[ÉNONCÉ A]: Reproduisez fidèlement, dans le texte sur le scandale des notes de frais, le passage qui va de « Tous les partis » jusqu'à « faire du shopping. ».
[ÉNONCÉ B]: Reprenez le texte sur le scandale des notes de frais là où il s'interrompt, puis poursuivez sa rédaction.

[EXTRAIT DU DOCUMENT]:

----

Revue de presse · 22 mai 2009 à 21:15
Depuis le 8 mai 2009, la Grande Bretagne vit au rythme des révélations sur les notes de frais des députés britanniques. Ce scandale a déjà abouti à plusieurs démissions, notamment celle du speaker de la Chambre des communes, c'est-à-dire l'équivalent du président de l'Assemblée nationale en France. C'est le Daily Telegraph qui a sorti cette affaire en achetant un disque dur contenant le détail des notes de frais des parlementaires britanniques. Le journal britannique distille jour après jour de nouvelles informations, plongeant la Grande Bretagne dans un scandale politico-financier retentissant car l'utilisation de l'argent public est en jeu.
- Le Monde : Crise politico-financière en Grande-Bretagne
- Rue89 : Comment les députés gèrent leurs frais de représentation
- Arrêt Sur Images : Scandale des notes de frais : cela pourrait-il arriver en France ?
Combien le Daily Telegraph a-t-il payé le disque dur contenant les notes de frais des 625 députés britanniques ? Plusieurs sources affirment en Grande Bretagne que le journal aurait payé plus de 300 000 euros ces informations. Vu le prix, on comprend pourquoi le journal en fait un feuilleton à rebondissements en publiant chaque jour de nouvelles notes de frais, plus ubuesques les unes des autres. Les 20 remboursements les plus insolites font même l'objet d'un diaporama sur le site du Daily Telegraph.
Par exemple, des députés britanniques se sont fait rembourser du papier toilette, de la nourriture pour chats, une tondeuse à gazon. Tous ces remboursements sont légaux puisque les députés ont fourni des factures. Pour autant, ces remboursements n'ont rien à voir avec des frais de représentation, voilà pourquoi le scandale a éclaté.
Tous les partis politiques sont touchés, le Premier ministre également. Gordon Brown s'est par exemple fait rembourser un abonnement au câble pour sa résidence secondaire, le speaker de la chambre des communes a annoncé sa démission car la presse a révélé que sa femme s'est faite rembourser près de 4 000 livres de taxi simplement pour aller faire du shopping.
Dans la précipitation, de nouvelles règles ont été définies comme l'indique Le Monde : "De nouvelles règles de défraiement devront être définies dans les prochains mois. En attendant, M. Martin a annoncé des mesures immédiates. Les élus, qui peuvent se faire rembourser jusqu'à 24 006 livres par an au titre de l'allocation pour résidence secondaire, ne pourront plus passer en notes de frais l'achat de meubles ou d'équipement, pas plus que leurs dépenses de jardinage ou de nettoyage. Les remboursements d'intérêts de crédits immobiliers pour l'achat d'une résidence secondaire seront limités à 1 250 livres par mois. Les détails de leurs dépenses seront publiés sur Internet tous les trois mois. Ceux dont il sera avéré qu'ils ont enfreint les règles devront rembourser".

----

[DONNÉES DISPONIBLES]:
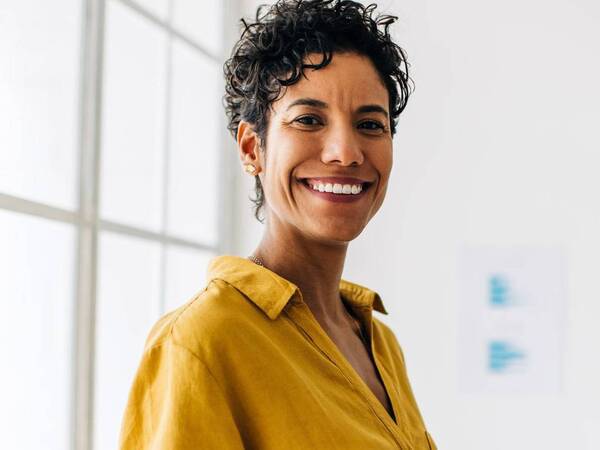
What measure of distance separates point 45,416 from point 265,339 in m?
1.10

----

[RÉSULTAT FINAL A]:
Tous les partis politiques sont touchés, le Premier ministre également. Gordon Brown s'est par exemple fait rembourser un abonnement au câble pour sa résidence secondaire, le speaker de la chambre des communes a annoncé sa démission car la presse a révélé que sa femme s'est faite rembourser près de 4 000 livres de taxi simplement pour aller faire du shopping.

[RÉSULTAT FINAL B]:
Pour éviter des élections législatives anticipées et un discrédit complet de la classe politique, "depuis le 8 mai, 28 députés ont remboursé 146 430 livres de notes de frais qui, pour l'essentiel, avaient été jugées recevables".
En France, il n'y a pas de système de notes frais comme en Grande Bretagne. Les députés français ne se font pas rembourser sur factures, ils reçoivent une indemnité représentative de frais de mandat qui s'élève à 6300 euros brut par mois. Cette indemnité correspond à toutes les dépenses du député imputées à sa fonction : transport, habillement, restauration, frais liés à la gestion de sa permanence de députés (loyer, matériel information, téléphone, etc.).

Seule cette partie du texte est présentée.